In the case (Ames v. Ohio Department of Youth Services), Marlean Ames, a heterosexual woman, sought to revive her lawsuit against the Ohio Department of Youth Services. Ames said she lost her job to a gay man and was passed over for a promotion in favor of a lesbian woman in violation of Title VII of the Civil Rights Act of 1964. Title VII prohibits discrimination based on race, color, religion, sex, and national origin. Ames alleged discrimination based on her sexual orientation and sex.
The 6th U.S. Circuit Court of Appeals decided that Ames had not shown the background circumstances that courts require of those who are members of a “majority group” to prove unlawful discrimination. At least four other U.S. appeals courts have adopted similar hurdles for members of majority groups to prove discrimination. Those courts have said the higher bar is justified because discrimination against those workers is relatively uncommon. However, other courts have said that Title VII does not distinguish between bias against members of minority and majority groups.
Beyond the specifics of Ames’ career, the Feb. 26 hearing focused on determining whether courts should impose a high burden of proof on majority-group litigants in reverse discrimination cases.
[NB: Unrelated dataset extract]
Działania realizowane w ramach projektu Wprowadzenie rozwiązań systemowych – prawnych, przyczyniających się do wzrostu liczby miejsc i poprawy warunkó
The hearing was not to determine whether Ames had been discriminated against but rather to decide whether she bore the burden of proof in her case. “The main theme of this morning’s arguments was ‘equal justice under the law.’ It is likely that the Supreme Court will run with this theme to find that the background circumstances test is contradictory to the very purpose of the discrimination laws, namely, to treat each employee the same,” said Jason Habinsky, an attorney with Haynes Boone in New York City.
Ames argued that a heightened standard of evidence for majority-group plaintiffs circumvents Title VII’s mission to suppress discrimination rather than perpetuate it.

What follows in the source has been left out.